В греческой вазописи линии, которые обозначают свисающую или собранную складками материю, выглядят неестественно, особенно на фоне того, как эти же самые складки и в это же самое время изображались скульпторами. Судя по всему, вазописцы куда охотнее стилизовали ткань, чем человеческую анатомию. Тело в V веке уже могло изображаться в перспективе, а в отношении ткани подобная техника не применялась, хотя могла бы помочь добиться более реалистичной ее передачи. Для того чтобы разработать способы передачи «естественного» вида ткани и заставить ее казаться настоящей, грекам требовались три измерения. А в двух продолжали сохраняться прежние, вполне очевидные способы стилизации. Вазописные складки и кромка платьев зачастую прописаны как бы на глаз — при сохранении общей точности и элегантности рисунка, — чего ни один скульптор ни за что бы себе не позволил. Неоклассические линейные графические стили, которые позже взялись имитировать античность, совершали, как правило, одну и ту же ошибку: стремление прорисовать каждую мельчайшую складку с той тщательностью, которая у самих греков была зарезервирована за искусством скульптуры. Свободные, легкие, почти каллиграфические по исполнению линии, передающие ткань, можно обнаружить на греческих вазах едва ли не всех известных периодов: устойчивость графических традиций, практически не подверженных влиянию со стороны скульптурных техник и ценностей, являет себя здесь в полной мере.

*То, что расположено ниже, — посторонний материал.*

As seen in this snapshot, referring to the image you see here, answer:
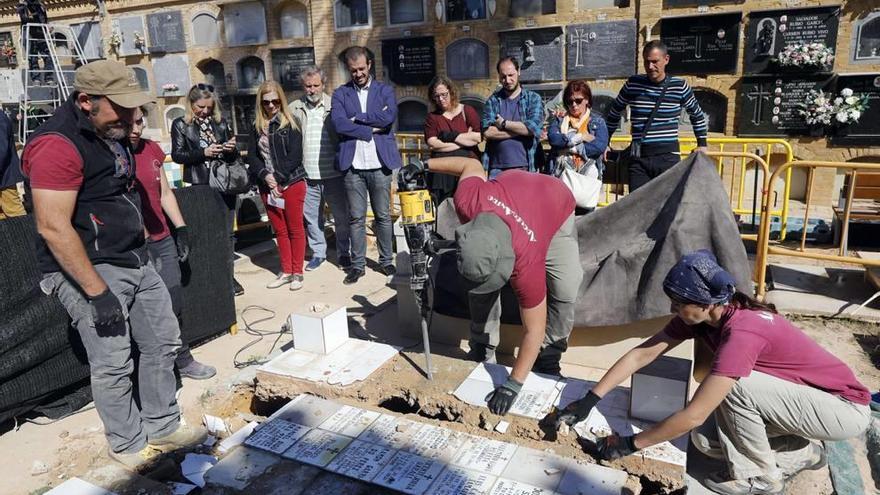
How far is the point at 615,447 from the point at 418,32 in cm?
880

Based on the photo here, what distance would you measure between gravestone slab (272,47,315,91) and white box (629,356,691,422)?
10041mm

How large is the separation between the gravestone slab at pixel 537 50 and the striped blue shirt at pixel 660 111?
475 cm

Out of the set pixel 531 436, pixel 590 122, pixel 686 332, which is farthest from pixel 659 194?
pixel 531 436

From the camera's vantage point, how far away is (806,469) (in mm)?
2588

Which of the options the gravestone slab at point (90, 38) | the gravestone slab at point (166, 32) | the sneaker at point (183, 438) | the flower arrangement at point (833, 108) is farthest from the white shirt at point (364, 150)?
the gravestone slab at point (90, 38)

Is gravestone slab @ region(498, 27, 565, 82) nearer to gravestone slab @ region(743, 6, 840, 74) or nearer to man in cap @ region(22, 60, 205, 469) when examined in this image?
gravestone slab @ region(743, 6, 840, 74)

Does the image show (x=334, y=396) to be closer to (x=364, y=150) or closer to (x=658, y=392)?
(x=658, y=392)

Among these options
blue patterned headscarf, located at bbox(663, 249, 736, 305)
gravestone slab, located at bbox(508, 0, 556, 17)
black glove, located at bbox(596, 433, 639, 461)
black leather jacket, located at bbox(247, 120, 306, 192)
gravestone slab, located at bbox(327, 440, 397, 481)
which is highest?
gravestone slab, located at bbox(508, 0, 556, 17)

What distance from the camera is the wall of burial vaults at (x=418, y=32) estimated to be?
7824 millimetres

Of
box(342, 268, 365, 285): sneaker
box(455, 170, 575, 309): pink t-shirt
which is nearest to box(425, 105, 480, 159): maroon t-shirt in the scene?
box(342, 268, 365, 285): sneaker

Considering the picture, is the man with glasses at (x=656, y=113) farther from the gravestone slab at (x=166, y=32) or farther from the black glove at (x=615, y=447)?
the gravestone slab at (x=166, y=32)

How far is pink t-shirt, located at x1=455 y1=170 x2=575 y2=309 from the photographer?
8.51 ft

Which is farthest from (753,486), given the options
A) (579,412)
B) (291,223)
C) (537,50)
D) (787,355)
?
(537,50)

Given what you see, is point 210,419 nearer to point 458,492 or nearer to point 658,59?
point 458,492
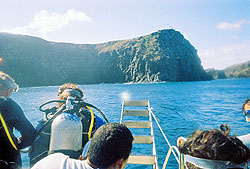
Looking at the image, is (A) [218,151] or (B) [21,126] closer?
(A) [218,151]

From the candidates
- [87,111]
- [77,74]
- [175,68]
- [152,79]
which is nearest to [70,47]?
[77,74]

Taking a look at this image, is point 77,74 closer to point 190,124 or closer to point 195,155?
point 190,124

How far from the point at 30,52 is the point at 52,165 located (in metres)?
164

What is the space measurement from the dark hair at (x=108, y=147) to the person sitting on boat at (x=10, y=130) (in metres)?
1.48

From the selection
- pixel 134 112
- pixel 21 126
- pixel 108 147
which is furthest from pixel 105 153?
pixel 134 112

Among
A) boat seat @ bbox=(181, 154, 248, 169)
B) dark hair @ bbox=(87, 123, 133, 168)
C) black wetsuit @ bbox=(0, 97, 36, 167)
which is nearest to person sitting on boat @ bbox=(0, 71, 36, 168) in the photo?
black wetsuit @ bbox=(0, 97, 36, 167)

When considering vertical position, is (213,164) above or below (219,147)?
below

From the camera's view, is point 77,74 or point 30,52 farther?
point 77,74

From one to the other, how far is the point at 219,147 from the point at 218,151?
28mm

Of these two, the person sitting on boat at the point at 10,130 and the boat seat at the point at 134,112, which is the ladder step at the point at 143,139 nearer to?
the boat seat at the point at 134,112

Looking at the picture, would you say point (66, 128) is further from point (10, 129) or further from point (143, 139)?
point (143, 139)

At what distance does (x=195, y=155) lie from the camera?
4.84ft

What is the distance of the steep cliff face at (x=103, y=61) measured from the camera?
14275 cm

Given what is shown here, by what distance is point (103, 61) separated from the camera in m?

Нам, конечно, очень недостает представления о цветах и узорах, свойственных одежде древних греков. Исходно статуи раскрашивались, но краска сошла, и последующие века воспринимали античную скульптуру как монохромную. Узоры появляются на вазописных изображениях, но техника рисунка там столь нарочито условная, что интерпретировать их должным образом не представляется возможным; ну и, конечно, цветовая гамма сведена к двум цветам, красному и черному, иногда с добавлениями желтого и белого, а в более поздние времена — еще и зеленого, и пурпурного, но крайне редко. Таким образом, позднейшие поколения оказались лишены представления о настоящих цветах, в которые одевалась античность; наши глаза привыкли к цвету мрамора и черно-красных греческих ваз. О цвете говорят документы, но документам трудно доверять, не имея перед глазами зримых примеров.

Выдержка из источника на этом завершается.